1969–70 Moroccan Throne Cup

Tournament details
- Country: Morocco

Final positions
- Champions: Wydad Athletic Club

= 1969–70 Moroccan Throne Cup =

The 1969–70 season of the Moroccan Throne Cup was the 14th edition of the competition.
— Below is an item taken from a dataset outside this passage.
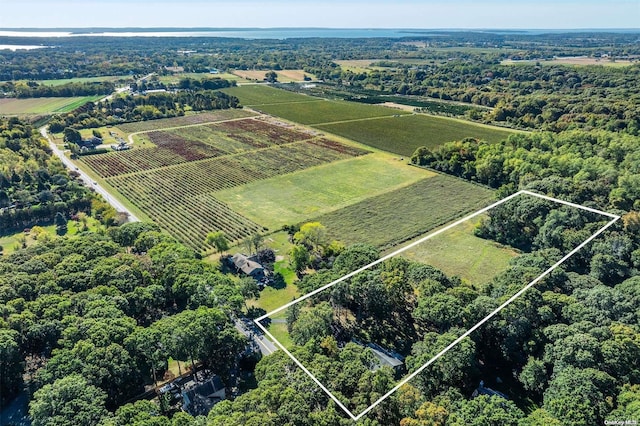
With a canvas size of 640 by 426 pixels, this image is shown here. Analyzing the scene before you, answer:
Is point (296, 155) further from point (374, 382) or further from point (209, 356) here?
point (374, 382)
Wydad Athletic Club won the cup, beating Renaissance de Settat 1–0 in the final, played at the Stade d'honneur in Casablanca. Wydad Athletic Club won the cup for the first time in their history.

== Competition ==
=== Last 16 ===

| Team 1 | Team 2 | Result |
|---|---|---|
| Kawkab Marrakech | Chabab Mohammédia | 0–2 |
| KAC Kénitra | Renaissance de Tanger | 2–0 |
| Racing de Casablanca | Mouloudia Club d'Oujda | 0 – 2 |
| FAR de Rabat | Renaissance de Settat | 0–1 |
| Union de Sidi Kacem | Maghreb de Fès | 0–1 |
| Olympic Club de Safi | Difaâ Hassani El Jadidi | 1–3 |
| Raja Club Athletic | AS Salé | 4–1 |
| Wydad Athletic Club | Hassania d'Agadir | 1–0 |

=== Quarter-finals ===

| Team 1 | Team 2 | Result |
|---|---|---|
| Renaissance de Settat | Mouloudia Club d'Oujda | 2–1 |
| Maghreb de Fès | KAC Kénitra | 1 – 0 |
| Wydad Athletic Club | Difaâ Hassani El Jadidi | 3–1 |
| Raja Club Athletic | Chabab Mohammédia | 0–1 |

=== Semi-finals ===

| Team 1 | Team 2 | Result |
|---|---|---|
| Wydad Athletic Club | Maghreb de Fès | 1 – 0 |
| Renaissance de Settat | Chabab Mohammédia | 1–0 |

=== Final ===
The final was played between the two winning semi-finalists, Wydad Athletic Club and Renaissance de Settat, on 12 July 1970 at the Stade d'honneur in Casablanca.